<<<<
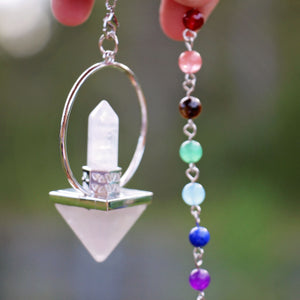 Pendulum - Pyramid - Clear Quartz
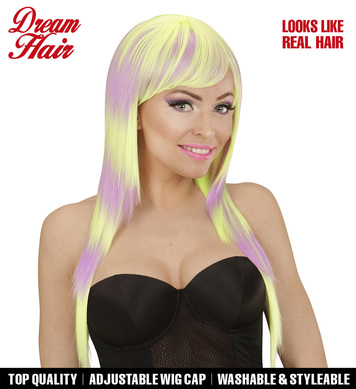 LONG MELANGE FASHION WIG - PURPLE-YELLOW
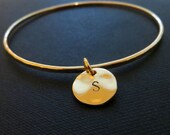 Gold initial bangle bracelet, personalized jewelry, simple initial bracelet, thin stackable bangle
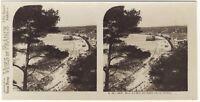 Nice Baie Dei Angeli Foto Stereo Stereoview di Carta Analogica Vintage
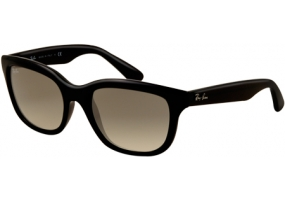 Ray Ban - RB4159 601/32 55 - Sunglasses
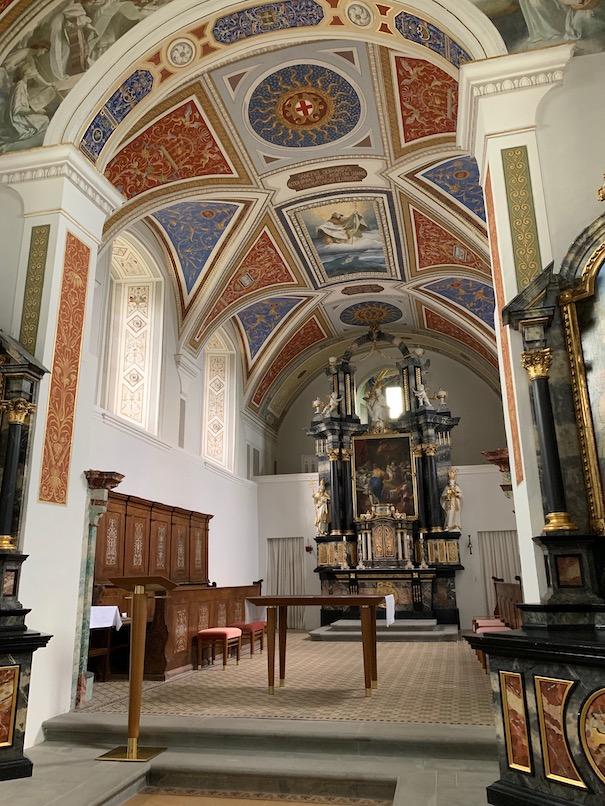 A_Vorarlberg_Bregenz_Gebhardsberg_Burgrestaurant_Kirche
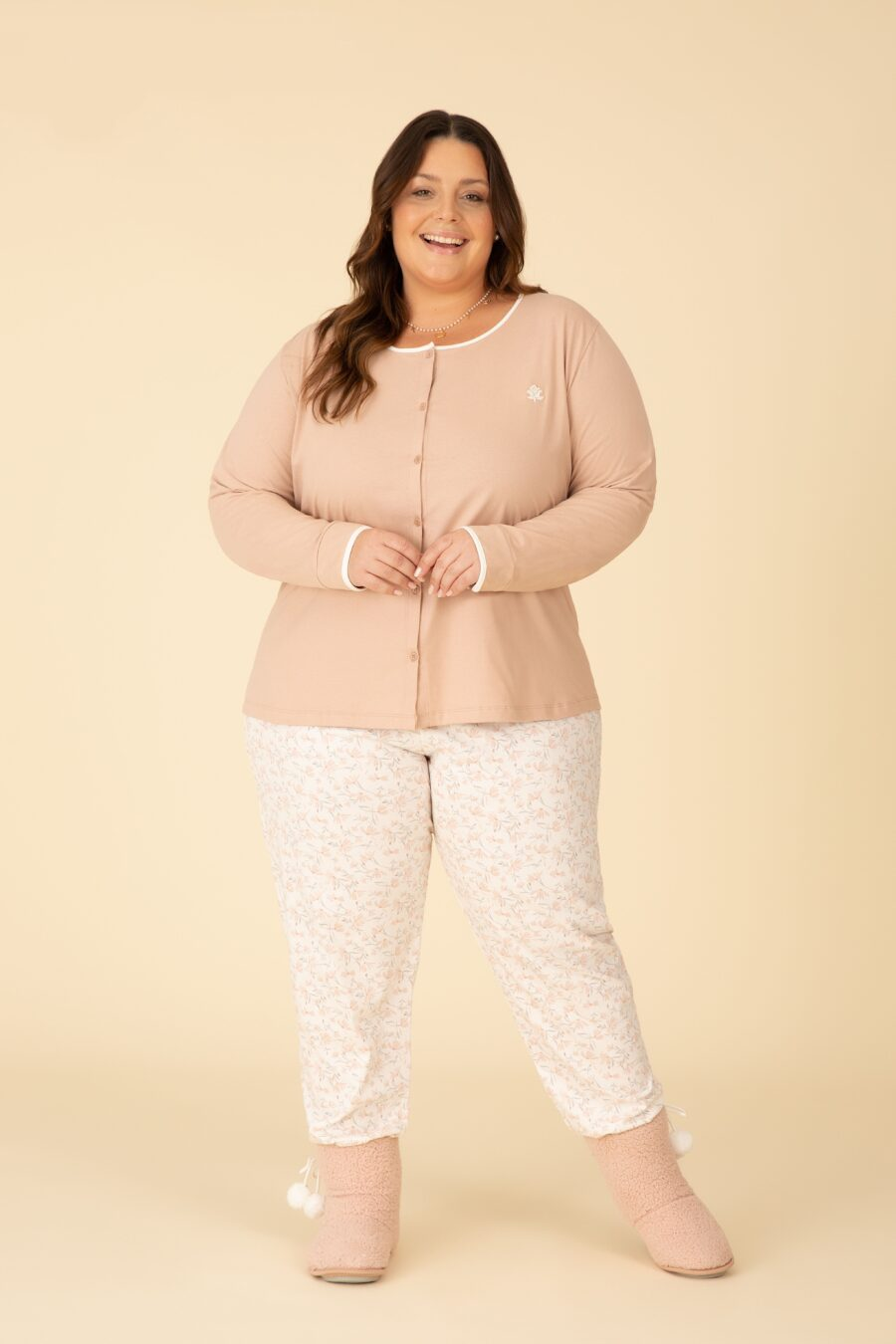 Pijama Plus Size 90091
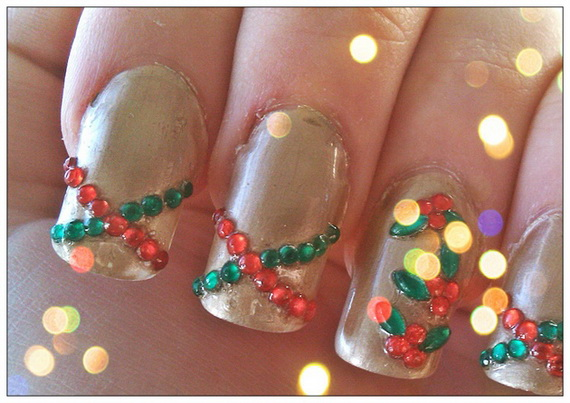 christmas-nail-designs-28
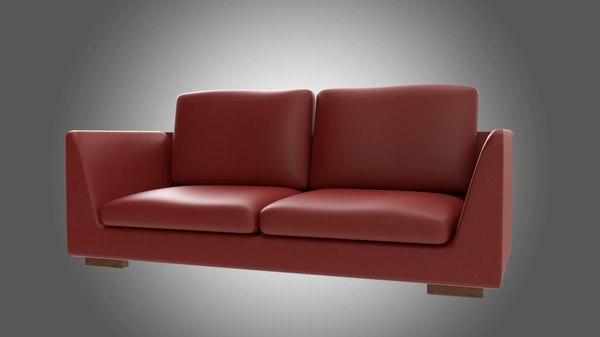 sofa red model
>>>>
WORK REQUIRED: Reproduce each entry exactly as written, but leave out the images.

EXERCISE ANSWER:
 Pendulum - Pyramid - Clear Quartz
 LONG MELANGE FASHION WIG - PURPLE-YELLOW
 Gold initial bangle bracelet, personalized jewelry, simple initial bracelet, thin stackable bangle
 Nice Baie Dei Angeli Foto Stereo Stereoview di Carta Analogica Vintage
 Ray Ban - RB4159 601/32 55 - Sunglasses
 A_Vorarlberg_Bregenz_Gebhardsberg_Burgrestaurant_Kirche
 Pijama Plus Size 90091
 christmas-nail-designs-28
 sofa red model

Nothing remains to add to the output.